The argument is that the article isn't sitting there to be retrieved but if you gave the model enough prompting it would too make the same article.
Like if hired an director told them to make a movie just like another one, told the actors to act like the previous actors, , told the writers the exact plot and dialogue. You MAY get a different movie because of creative differences since making the last one, but it's probably going to turn out the very close, close enough that if you did that a few times you'd get a near perfect replica.
Well, no one has shared the prompt, so it's difficult to tell how credible it is.
If they put in a sentence and got 99% of the article back, that's one thing.
If they put in 99% of the article and got back something 95% similar, that's another.
Right now we just have NYT saying it gives back the article, and OpenAI saying it only does that if you give it "significant" prompting.
I think their concern is that I would be able to ask chat gpt about a NYT article and it would tell me about it without me having to go to their ad infested, cookie crippled, account restricted, steaming pile that is their and every other news site.

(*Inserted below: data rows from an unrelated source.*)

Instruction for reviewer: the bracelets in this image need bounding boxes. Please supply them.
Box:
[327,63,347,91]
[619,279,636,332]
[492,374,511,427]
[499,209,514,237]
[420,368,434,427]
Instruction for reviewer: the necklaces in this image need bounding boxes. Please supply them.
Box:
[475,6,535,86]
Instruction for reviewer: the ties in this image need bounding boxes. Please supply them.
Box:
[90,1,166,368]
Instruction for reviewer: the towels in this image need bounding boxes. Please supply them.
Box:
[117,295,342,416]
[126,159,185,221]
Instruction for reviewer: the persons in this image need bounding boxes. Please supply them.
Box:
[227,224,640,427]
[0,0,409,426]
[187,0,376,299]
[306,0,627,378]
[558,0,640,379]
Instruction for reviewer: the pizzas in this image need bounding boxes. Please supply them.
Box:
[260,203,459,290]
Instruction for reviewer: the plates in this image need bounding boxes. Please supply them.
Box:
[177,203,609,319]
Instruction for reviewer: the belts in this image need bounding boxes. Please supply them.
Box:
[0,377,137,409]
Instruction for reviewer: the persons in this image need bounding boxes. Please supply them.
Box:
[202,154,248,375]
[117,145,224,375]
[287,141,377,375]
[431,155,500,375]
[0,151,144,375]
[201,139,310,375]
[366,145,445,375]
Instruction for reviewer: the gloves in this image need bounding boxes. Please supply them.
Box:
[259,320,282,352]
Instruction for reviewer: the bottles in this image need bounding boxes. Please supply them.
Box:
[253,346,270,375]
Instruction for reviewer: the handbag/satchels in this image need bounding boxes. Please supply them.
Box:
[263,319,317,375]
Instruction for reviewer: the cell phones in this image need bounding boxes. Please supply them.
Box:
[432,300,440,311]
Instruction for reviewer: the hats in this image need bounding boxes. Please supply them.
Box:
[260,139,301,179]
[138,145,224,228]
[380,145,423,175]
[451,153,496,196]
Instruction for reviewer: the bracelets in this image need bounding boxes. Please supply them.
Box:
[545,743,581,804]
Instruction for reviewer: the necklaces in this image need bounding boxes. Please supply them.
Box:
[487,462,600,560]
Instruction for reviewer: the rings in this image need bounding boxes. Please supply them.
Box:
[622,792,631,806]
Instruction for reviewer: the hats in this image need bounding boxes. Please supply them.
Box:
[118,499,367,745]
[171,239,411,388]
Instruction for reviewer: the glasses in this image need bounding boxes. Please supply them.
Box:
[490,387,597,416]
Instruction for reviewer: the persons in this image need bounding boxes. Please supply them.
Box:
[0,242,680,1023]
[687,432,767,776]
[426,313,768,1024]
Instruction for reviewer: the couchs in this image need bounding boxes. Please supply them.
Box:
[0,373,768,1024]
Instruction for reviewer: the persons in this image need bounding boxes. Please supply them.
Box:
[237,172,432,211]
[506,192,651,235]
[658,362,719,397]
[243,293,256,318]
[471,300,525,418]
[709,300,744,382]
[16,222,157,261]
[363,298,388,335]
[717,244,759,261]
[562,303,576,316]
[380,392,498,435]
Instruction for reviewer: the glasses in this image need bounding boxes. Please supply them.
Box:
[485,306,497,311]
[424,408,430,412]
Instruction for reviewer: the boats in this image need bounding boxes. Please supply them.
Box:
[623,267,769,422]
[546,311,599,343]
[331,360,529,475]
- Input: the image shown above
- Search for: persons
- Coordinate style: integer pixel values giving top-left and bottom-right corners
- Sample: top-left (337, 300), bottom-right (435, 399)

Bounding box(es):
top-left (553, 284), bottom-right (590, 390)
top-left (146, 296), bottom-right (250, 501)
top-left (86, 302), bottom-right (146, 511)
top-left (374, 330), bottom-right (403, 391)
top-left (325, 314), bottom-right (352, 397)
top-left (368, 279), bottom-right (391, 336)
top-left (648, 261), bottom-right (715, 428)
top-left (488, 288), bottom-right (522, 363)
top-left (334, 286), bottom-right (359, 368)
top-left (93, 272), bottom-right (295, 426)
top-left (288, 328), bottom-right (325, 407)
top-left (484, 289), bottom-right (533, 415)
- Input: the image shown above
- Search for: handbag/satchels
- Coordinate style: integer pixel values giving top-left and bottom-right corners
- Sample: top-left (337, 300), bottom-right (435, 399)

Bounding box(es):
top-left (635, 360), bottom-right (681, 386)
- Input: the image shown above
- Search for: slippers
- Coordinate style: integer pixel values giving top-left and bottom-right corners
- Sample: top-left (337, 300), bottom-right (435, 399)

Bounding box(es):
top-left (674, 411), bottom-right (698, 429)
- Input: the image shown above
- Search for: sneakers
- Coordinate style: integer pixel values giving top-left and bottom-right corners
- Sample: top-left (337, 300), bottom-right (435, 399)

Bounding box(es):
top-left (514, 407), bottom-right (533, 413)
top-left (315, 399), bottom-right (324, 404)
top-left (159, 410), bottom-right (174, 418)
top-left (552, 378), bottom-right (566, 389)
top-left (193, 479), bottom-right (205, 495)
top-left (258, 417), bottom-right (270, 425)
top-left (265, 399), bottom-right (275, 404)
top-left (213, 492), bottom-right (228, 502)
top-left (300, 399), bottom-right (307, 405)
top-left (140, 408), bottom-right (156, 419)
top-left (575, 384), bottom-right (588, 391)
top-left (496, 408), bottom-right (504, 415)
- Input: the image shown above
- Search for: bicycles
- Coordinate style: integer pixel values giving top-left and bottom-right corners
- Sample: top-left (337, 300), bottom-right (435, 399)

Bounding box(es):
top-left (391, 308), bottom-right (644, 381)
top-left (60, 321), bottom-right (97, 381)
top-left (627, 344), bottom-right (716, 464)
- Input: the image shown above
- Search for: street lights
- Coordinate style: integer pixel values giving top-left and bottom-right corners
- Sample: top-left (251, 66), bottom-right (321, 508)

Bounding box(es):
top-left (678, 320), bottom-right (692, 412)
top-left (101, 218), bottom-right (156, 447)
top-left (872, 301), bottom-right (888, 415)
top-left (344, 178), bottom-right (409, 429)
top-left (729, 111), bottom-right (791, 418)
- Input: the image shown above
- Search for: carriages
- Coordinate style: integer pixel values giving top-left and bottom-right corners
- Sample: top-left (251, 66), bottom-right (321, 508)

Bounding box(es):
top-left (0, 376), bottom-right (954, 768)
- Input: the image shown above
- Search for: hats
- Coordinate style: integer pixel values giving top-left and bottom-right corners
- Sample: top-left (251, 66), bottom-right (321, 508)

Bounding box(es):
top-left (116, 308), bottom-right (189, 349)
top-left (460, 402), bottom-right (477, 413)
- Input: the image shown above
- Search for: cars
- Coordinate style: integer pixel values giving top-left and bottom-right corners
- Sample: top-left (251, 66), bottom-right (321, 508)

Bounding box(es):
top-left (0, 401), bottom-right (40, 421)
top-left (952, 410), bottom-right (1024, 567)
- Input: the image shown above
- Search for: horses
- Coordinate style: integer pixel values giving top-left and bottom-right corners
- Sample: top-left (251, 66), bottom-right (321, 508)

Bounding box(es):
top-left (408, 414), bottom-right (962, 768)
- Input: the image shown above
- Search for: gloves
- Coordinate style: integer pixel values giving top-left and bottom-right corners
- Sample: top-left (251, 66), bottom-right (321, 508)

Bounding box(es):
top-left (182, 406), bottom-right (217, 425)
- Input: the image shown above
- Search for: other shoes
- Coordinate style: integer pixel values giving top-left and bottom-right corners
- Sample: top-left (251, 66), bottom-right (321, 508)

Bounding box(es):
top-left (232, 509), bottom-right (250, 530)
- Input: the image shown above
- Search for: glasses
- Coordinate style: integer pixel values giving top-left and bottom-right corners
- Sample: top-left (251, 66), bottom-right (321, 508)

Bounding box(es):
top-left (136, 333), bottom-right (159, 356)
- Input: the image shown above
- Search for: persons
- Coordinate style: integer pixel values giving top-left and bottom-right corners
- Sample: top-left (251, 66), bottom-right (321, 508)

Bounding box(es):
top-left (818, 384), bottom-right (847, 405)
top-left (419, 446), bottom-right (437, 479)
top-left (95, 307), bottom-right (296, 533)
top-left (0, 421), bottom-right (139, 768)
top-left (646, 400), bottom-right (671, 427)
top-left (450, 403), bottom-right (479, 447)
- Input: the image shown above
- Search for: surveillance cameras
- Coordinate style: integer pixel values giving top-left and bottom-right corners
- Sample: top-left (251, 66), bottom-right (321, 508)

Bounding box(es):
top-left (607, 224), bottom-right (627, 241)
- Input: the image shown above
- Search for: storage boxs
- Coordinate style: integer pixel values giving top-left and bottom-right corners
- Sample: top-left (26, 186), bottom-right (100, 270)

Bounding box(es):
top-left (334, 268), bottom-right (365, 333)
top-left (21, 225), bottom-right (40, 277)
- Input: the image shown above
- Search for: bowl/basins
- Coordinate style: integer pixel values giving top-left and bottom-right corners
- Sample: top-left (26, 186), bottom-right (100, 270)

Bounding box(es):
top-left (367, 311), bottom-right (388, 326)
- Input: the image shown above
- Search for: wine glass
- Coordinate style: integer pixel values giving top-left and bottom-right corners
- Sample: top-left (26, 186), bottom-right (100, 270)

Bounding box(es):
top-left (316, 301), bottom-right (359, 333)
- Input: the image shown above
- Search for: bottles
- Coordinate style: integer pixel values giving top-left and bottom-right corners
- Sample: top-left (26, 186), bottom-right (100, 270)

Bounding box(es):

Anyone with access to the NYT can also just copy paste the text and plagiarize it directly. At the point where you're deliberately inputting copyrighted text and asking the same to be printed as an output, ChatGPT is scarcely being any more sophisticated than MS Word.
The issue with plagiarism in LLMs is where they are outputting copyrighted material as a response to legitimate prompts, effectively causing the user to unwittingly commit plagiarism themselves if they attempt to use that output in their own works. This issue isn't really in play in situations where the user is deliberately attempting to use the tool to commit plagiarism.